Data shown |
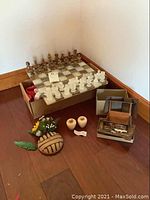 Overall lot showing the onyx chess set on a box, two small stone vases, floral pottery piece, and Swiss wood music box with detached horse.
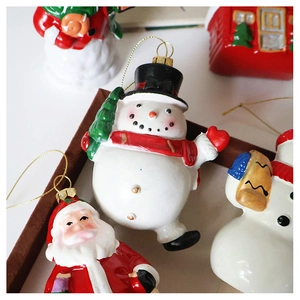 Detailed view of festive snowman and Santa figurines with golden hanging cords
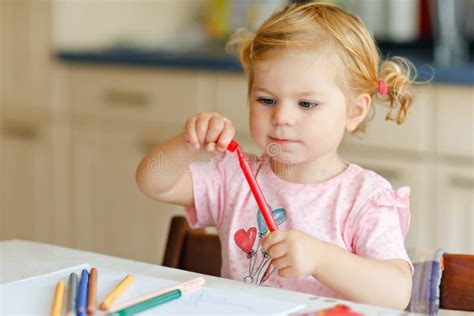 Cute Adorable Baby Girl Learning Painting With Pencils Little Toddler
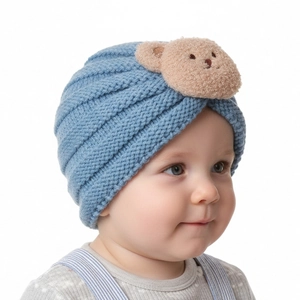 Close-up detail of blue knitted baby turban featuring a cute plush bear decorative patch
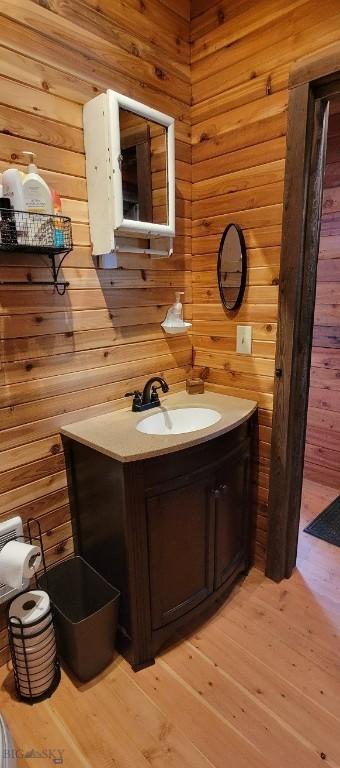 747 Upper Ruby Rd, Alder, MT 59755 - bathroom featuring wood walls, vanity, and hardwood / wood-style floors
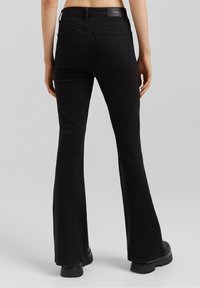 Mustat leveälahkeiset farkut, joissa on keskipitkä vyötärö, valmistettu denimmateriaalista. Ominaisuuksiin kuuluu kaksi takataskua ja sileä pinta, viimeistelty logopatchilla vyötärönauhassa.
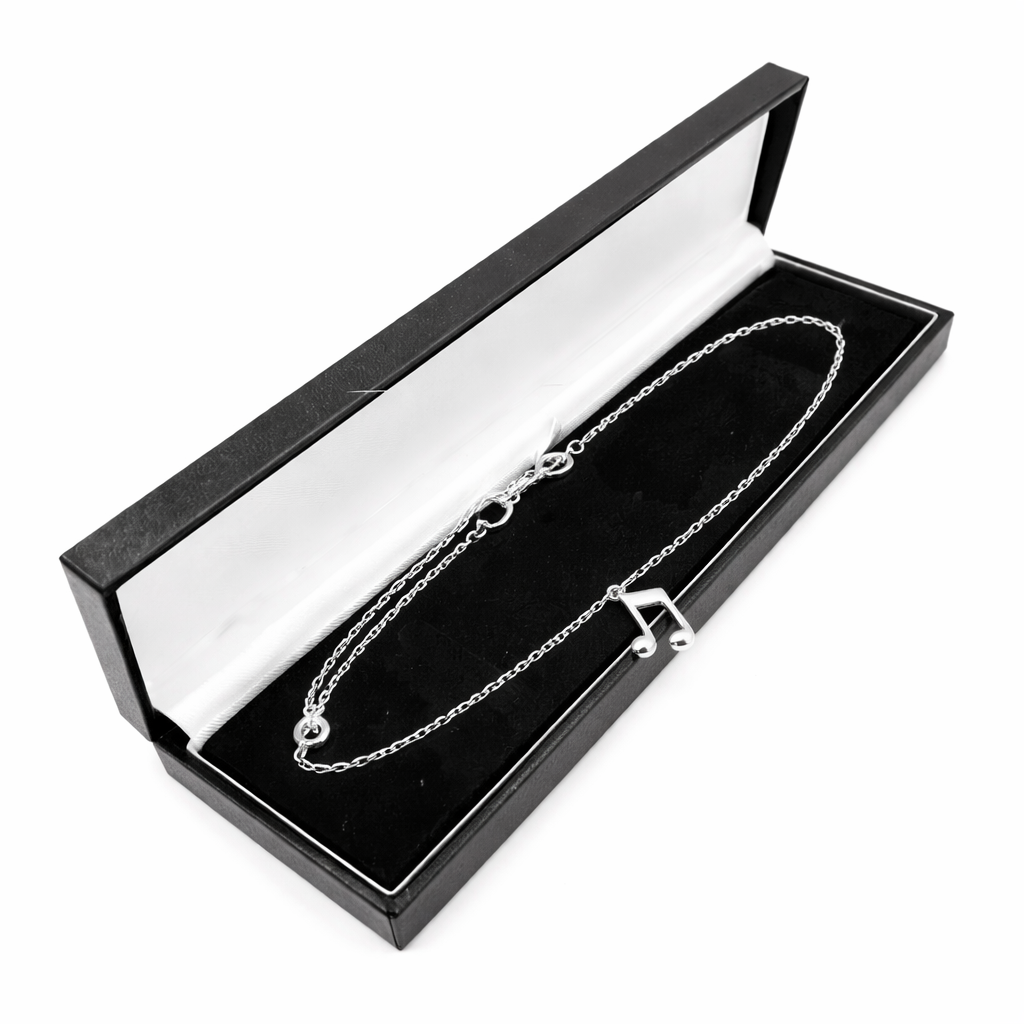 Sentiell sterling silver musical note charm bracelet displayed in black and white jewellery box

The problem | Convert the items from the start through the line containing "Cute Adorable Baby", inclusive, into a Markdown table with the columns Row and Line. Number each row, skip blank lines, and omit the pictures.

Output for this task |
| Row | Line |
|---|---|
| 1 |  Overall lot showing the onyx chess set on a box, two small stone vases, floral pottery piece, and Swiss wood music box with detached horse. |
| 2 |  Detailed view of festive snowman and Santa figurines with golden hanging cords |
| 3 |  Cute Adorable Baby Girl Learning Painting With Pencils Little Toddler |